▶ _Reading passage_
Mergers and acquisitions are accounted for in accordance with ASC 805 “Business Combinations” using the acquisition method of accounting. Assets and liabilities acquired and assumed are generally recorded at their fair values as of the date of the transaction. The excess of purchase price over the fair value of assets acquired and liabilities assumed is recorded as goodwill.

Determining the fair value of assets and liabilities acquired often involves estimates based on internal estimate or third-party valuations using a discounted cash flow analysis or other valuation technique that may include the use of estimates. In addition, the determination of the useful lives over which intangible assets will be amortized is subjective in nature.

Changes to estimates and judgments used in business combinations could result in a significant difference in the fair value of assets and liabilities acquired which would impact total goodwill recorded. A change in the useful life of intangible assets could impact amortization amounts which could have an impact on our earnings.

Goodwill

The amount of goodwill reflected in the Company’s Unaudited Consolidated Financial Statements is required to be tested by management for impairment on at least an annual basis or whenever events or changes in circumstances indicate that the fair value of a reporting unit may be below its carrying value. The annual goodwill impairment testing is performed as of December 31. The test for impairment of goodwill on the identified reporting unit is considered a critical accounting estimate because it requires judgment on the part of management and the use of estimates related to the growth assumptions and market multiples used in the valuation model.

At March 31, 2021, the Company had $12.7 million in goodwill, all of which stems from the acquisition of various insurance agencies and the most recent acquisition of FSB. In connection with the FSB acquisition, the Company recognized $1.8 million in goodwill in its banking reporting unit. The remaining $10.9 million of goodwill is recorded in the Company’s insurance agency reporting unit. There have been no purchases of diverse companies in which goodwill was subjectively allocated to different reporting units.

▶ _Saved entries_
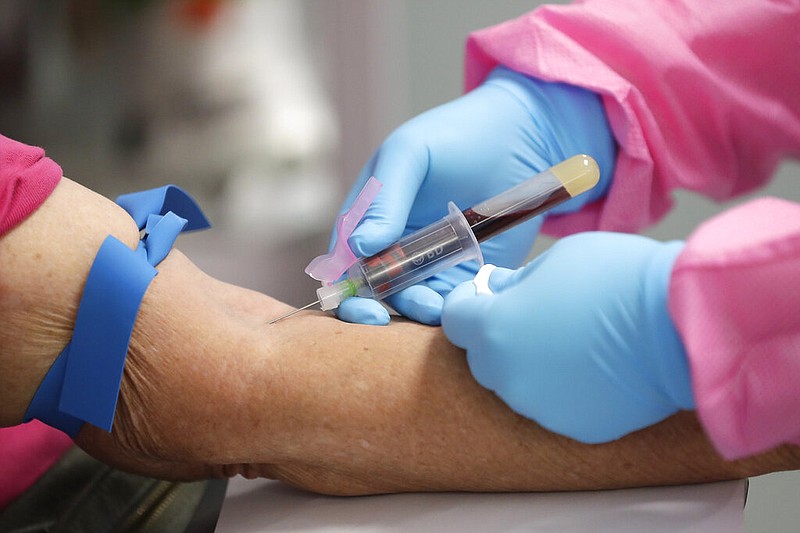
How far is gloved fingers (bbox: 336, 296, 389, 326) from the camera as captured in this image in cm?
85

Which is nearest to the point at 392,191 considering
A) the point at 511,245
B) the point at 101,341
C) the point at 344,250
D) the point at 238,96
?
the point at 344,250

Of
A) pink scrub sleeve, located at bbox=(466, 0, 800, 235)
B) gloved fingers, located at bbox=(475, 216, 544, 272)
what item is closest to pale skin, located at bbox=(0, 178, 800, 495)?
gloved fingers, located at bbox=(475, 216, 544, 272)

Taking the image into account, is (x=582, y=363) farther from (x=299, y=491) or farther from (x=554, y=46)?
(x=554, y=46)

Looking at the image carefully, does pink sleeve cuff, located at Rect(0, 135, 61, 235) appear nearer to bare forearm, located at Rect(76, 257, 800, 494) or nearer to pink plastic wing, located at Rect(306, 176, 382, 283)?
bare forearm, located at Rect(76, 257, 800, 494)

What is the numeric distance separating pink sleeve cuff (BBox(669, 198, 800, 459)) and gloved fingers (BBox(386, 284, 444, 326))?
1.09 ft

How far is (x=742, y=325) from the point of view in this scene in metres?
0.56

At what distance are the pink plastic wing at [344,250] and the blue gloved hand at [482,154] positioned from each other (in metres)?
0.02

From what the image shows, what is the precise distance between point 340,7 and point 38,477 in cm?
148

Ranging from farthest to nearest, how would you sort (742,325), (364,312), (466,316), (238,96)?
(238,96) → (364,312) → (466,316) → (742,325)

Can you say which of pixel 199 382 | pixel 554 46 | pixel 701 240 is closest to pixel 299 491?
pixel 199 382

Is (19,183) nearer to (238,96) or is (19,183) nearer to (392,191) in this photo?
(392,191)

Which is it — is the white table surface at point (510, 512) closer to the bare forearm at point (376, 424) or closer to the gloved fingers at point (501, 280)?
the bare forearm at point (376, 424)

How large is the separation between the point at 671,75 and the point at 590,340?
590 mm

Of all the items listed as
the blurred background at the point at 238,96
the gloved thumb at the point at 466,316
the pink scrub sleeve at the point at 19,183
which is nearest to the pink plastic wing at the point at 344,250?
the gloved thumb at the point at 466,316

▶ _Problem set_
[a] From the accounting passage above the data, write out everything from "Mergers and acquisitions" down to "recorded as goodwill.".
[b] According to the accounting passage, how much goodwill did the Company recognize in its banking reporting unit from the FSB acquisition?
[c] Pick up the accounting passage right after its last sentence and keep writing.

▶ _Task responses_
[a]
Mergers and acquisitions are accounted for in accordance with ASC 805 “Business Combinations” using the acquisition method of accounting. Assets and liabilities acquired and assumed are generally recorded at their fair values as of the date of the transaction. The excess of purchase price over the fair value of assets acquired and liabilities assumed is recorded as goodwill.

[b] $1.8 million

[c]
The valuation methodology used for the goodwill in the banking reporting unit is a five year discounted cash flow analysis. The Company used two valuation methodologies to calculate the fair value of the insurance agency reporting unit. The first methodology is a five year discounted cash flow analysis. The second was to measure fair value using an EBITDA (“Earnings Before Interest, Taxes, Depreciation, Amortization) multiple. These valuation methodologies utilize key assumptions that include forecasts of revenues and expenses derived from Company projections for a period of five years, changes in working capital estimates, company specific discount rate derived from a rate build up approach, externally sourced bank peer group market multiples and externally sourced bank peer group change in control premium, all of which are highly subjective and require significant management judgment. Changes in these key assumptions could materially affect our estimate of the reporting unit fair value and could affect our conclusion regarding the existence of potential impairment.

No impairment to the Company’s goodwill was recorded in 2020 or in the first quarter of 2021.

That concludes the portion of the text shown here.